Firzlaff Uwe, Schörnich Sven, Hoffmann Susanne, Schuller Gerd, Wiegrebe Lutz
Department Biologie II, Ludwig-Maximilians-Universität München, D-82152 Planegg-Martinsried, Germany.
J Neurosci. 2006 Jan 18;26(3):785-91. doi: 10.1523/JNEUROSCI.3478-05.2006.
Bats quickly navigate through a highly structured environment relying on echolocation. Large natural objects in the environment, like bushes or trees, produce complex stochastic echoes, which can be characterized by the echo roughness. Previous work has shown that bats can use echo roughness to classify the stochastic properties of natural objects. This study provides both psychophysical and electrophysiological data to identify a neural correlate of statistical echo analysis in the bat Phyllostomus discolor. Psychophysical results show that the bats require a fixed minimum roughness of 2.5 (in units of base 10 logarithm of the stimulus fourth moment) for roughness discrimination. Electrophysiological results reveal a subpopulation of 15 of 94 recorded cortical units, located in an anterior region of auditory cortex, whose rate responses changed significantly with echo roughness. It is shown that the behavioral ability to discriminate differences in the statistics of complex echoes can be quantitatively predicted by the neural responses of this subpopulation of auditory-cortical neurons.

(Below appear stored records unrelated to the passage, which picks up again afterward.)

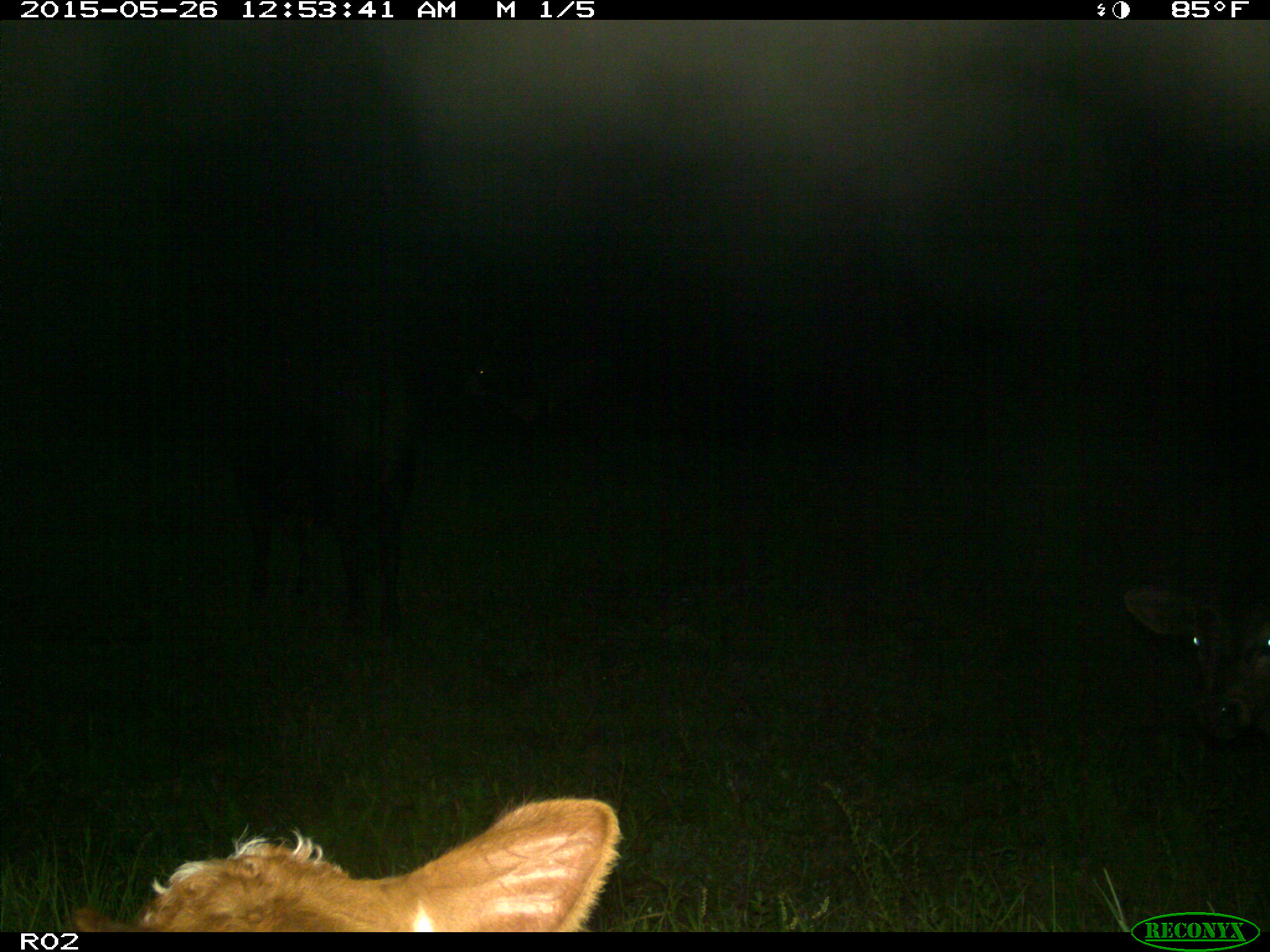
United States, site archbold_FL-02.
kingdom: Animalia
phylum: Chordata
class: Mammalia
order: Artiodactyla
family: Bovidae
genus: Bos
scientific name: Bos taurus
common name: domestic cow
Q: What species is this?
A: Bos taurus (domestic cow).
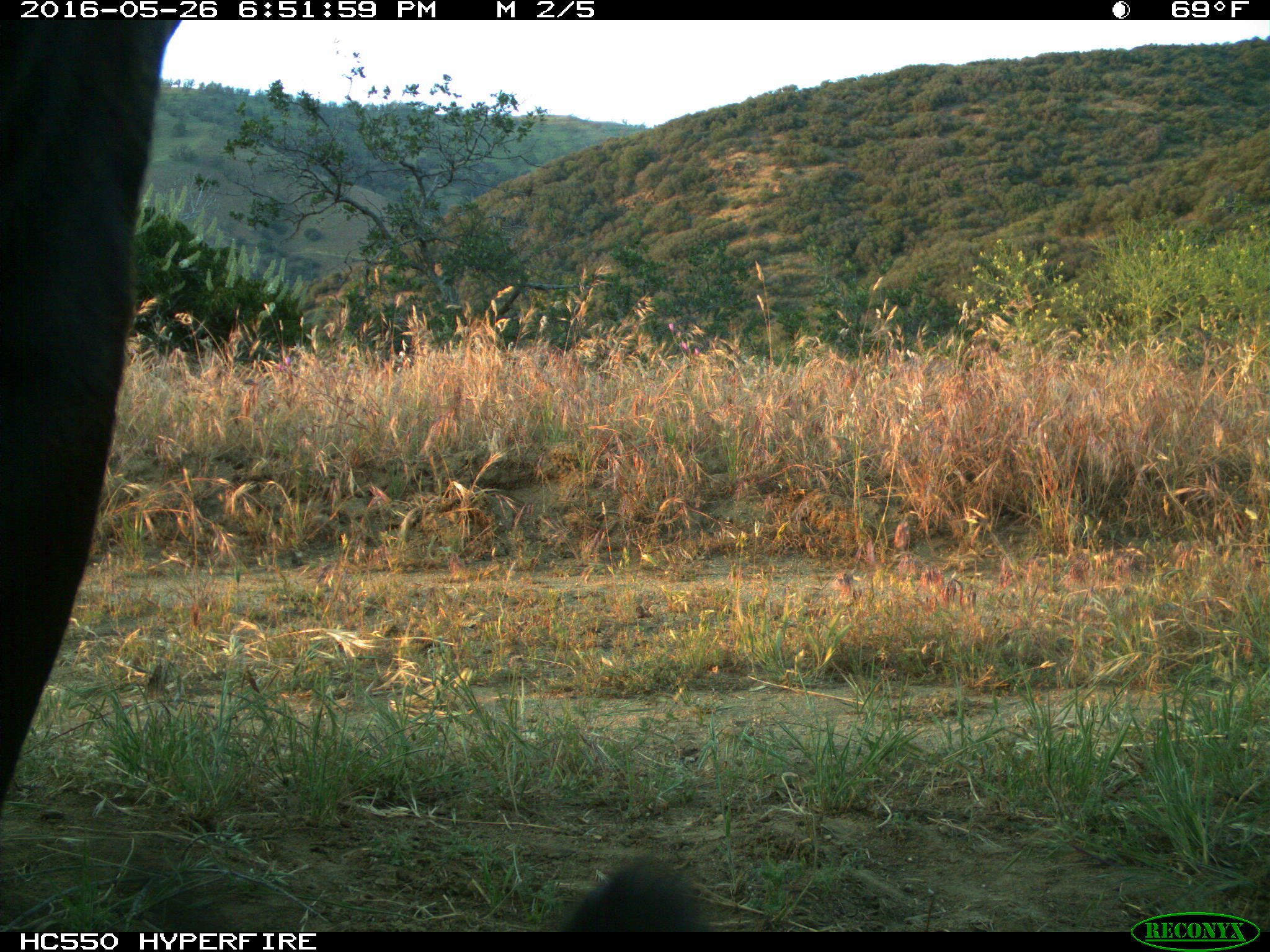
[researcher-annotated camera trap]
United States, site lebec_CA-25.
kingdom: Animalia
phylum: Chordata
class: Mammalia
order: Artiodactyla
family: Bovidae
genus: Bos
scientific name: Bos taurus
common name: domestic cow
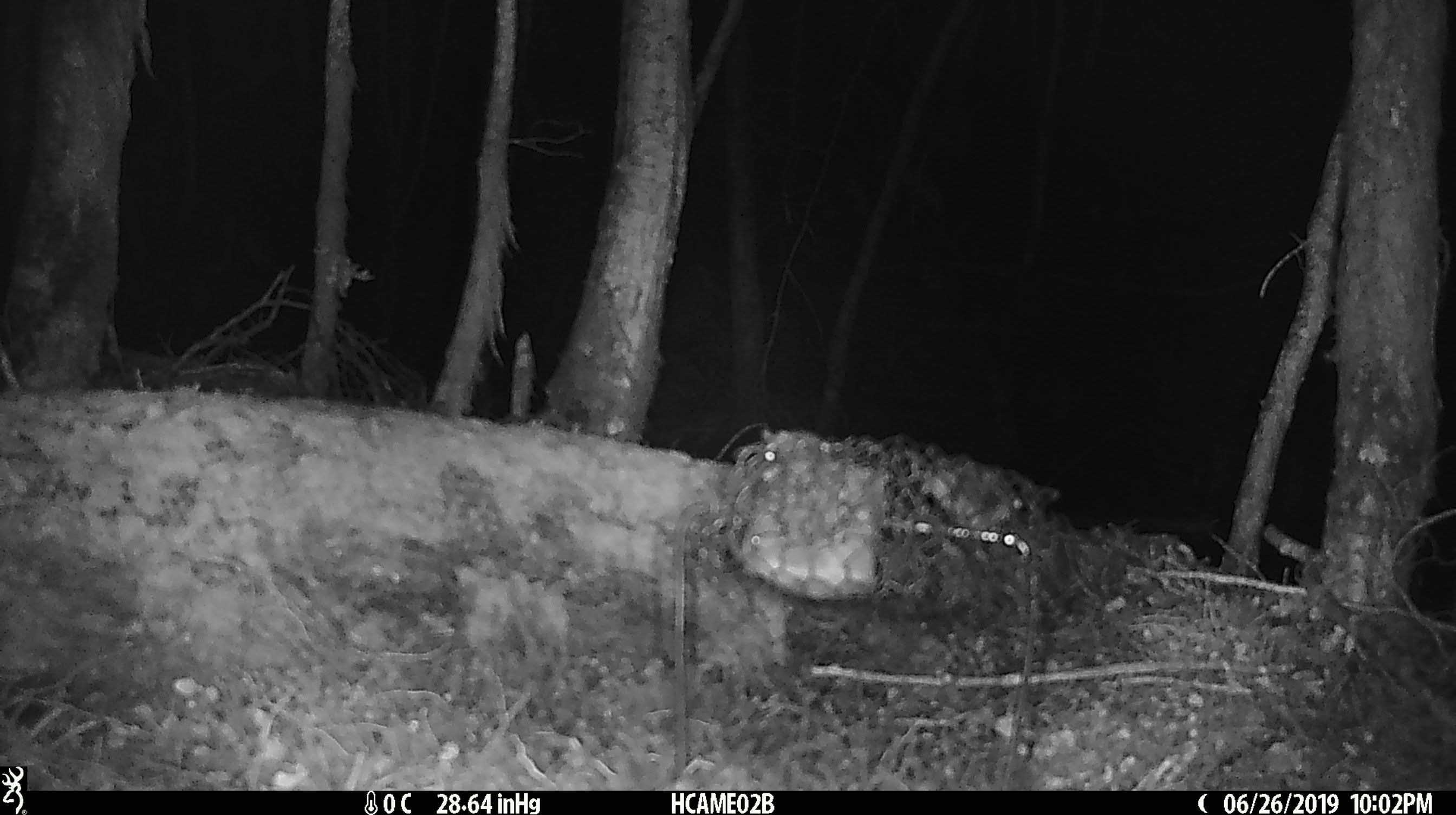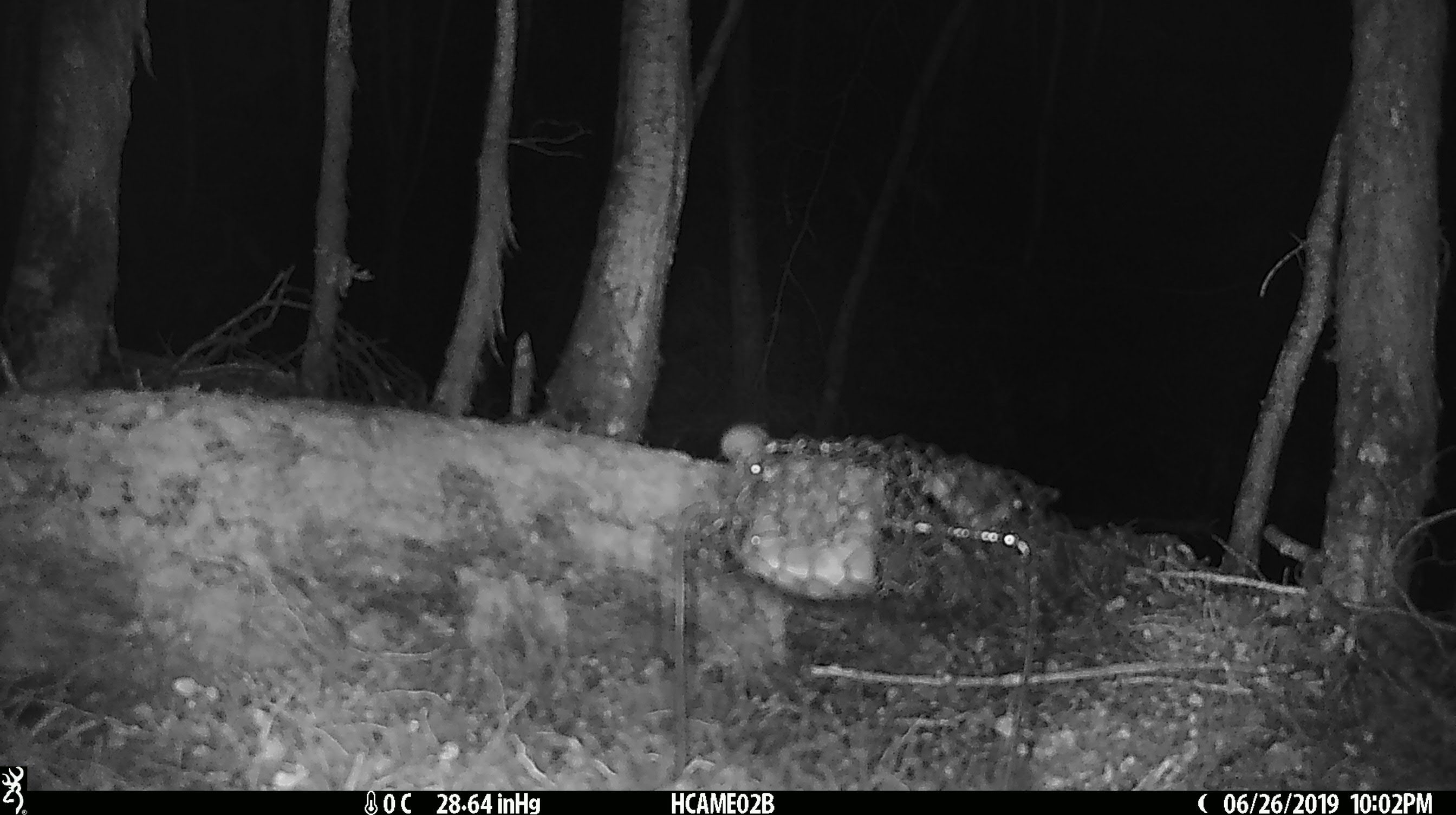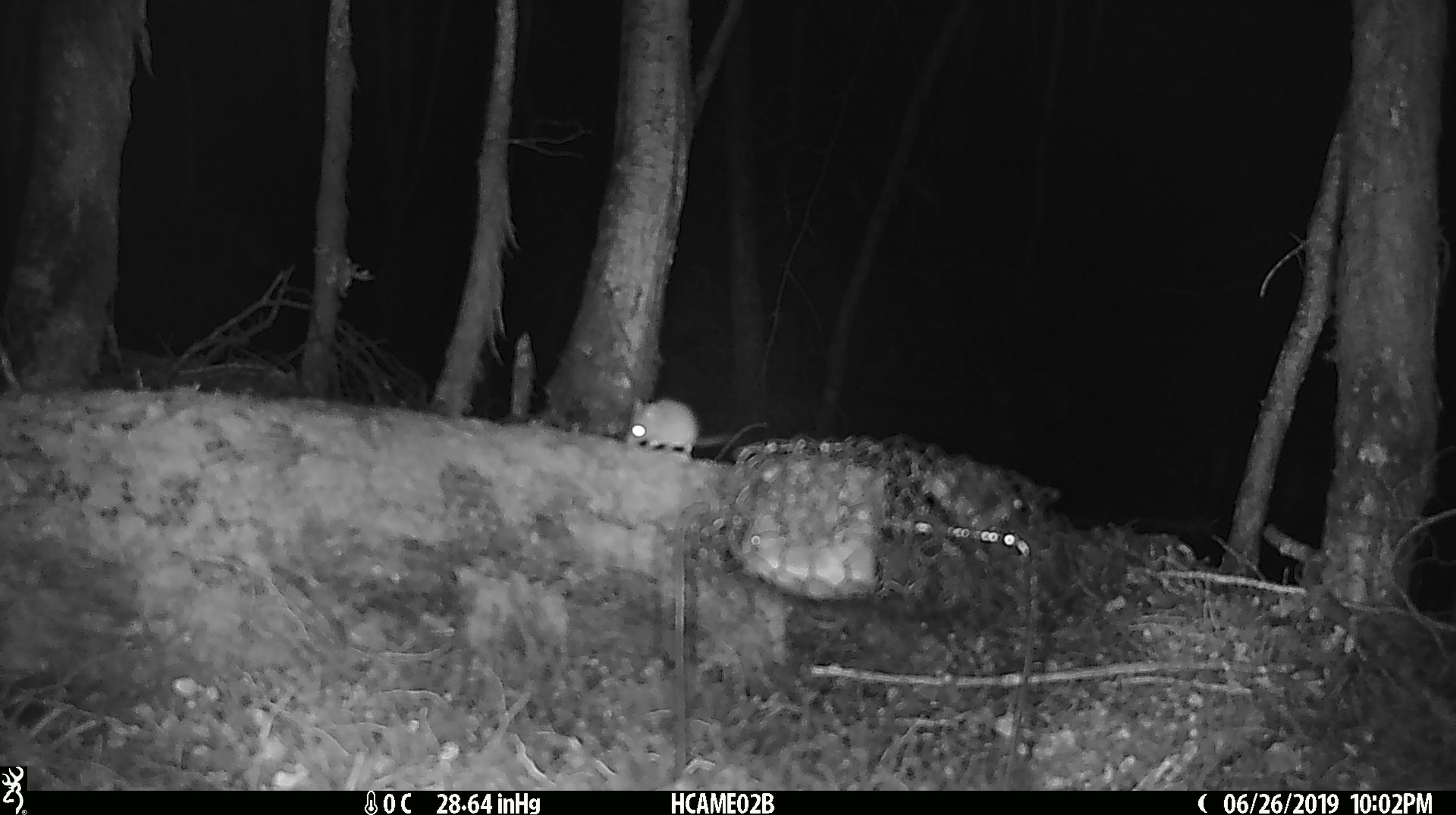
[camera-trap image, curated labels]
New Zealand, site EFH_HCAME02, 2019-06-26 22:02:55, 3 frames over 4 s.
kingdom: Animalia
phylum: Chordata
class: Mammalia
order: Rodentia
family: Muridae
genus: Mus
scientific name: Mus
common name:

蝙蝠依靠回声定位在高度结构化的环境中快速导航。环境中的大型自然物体,如灌木丛或树木,会产生复杂的随机回声,其特征可以用回声粗糙度来描述。先前的研究表明,蝙蝠可以利用回声粗糙度对自然物体的随机特性进行分类。本研究提供了心理物理学和电生理学数据,以确定杂色叶口蝠对统计回声分析的神经关联。心理物理学结果表明,蝙蝠进行粗糙度辨别时需要固定的最小粗糙度为2.5(以刺激第四矩的常用对数为单位)。电生理学结果显示,在记录的94个皮层单元中,有15个位于听觉皮层前部区域的亚群,其放电率响应随回声粗糙度的变化而显著改变。研究表明,这种听觉皮层神经元亚群的神经反应可以定量预测蝙蝠辨别复杂回声统计差异的行为能力。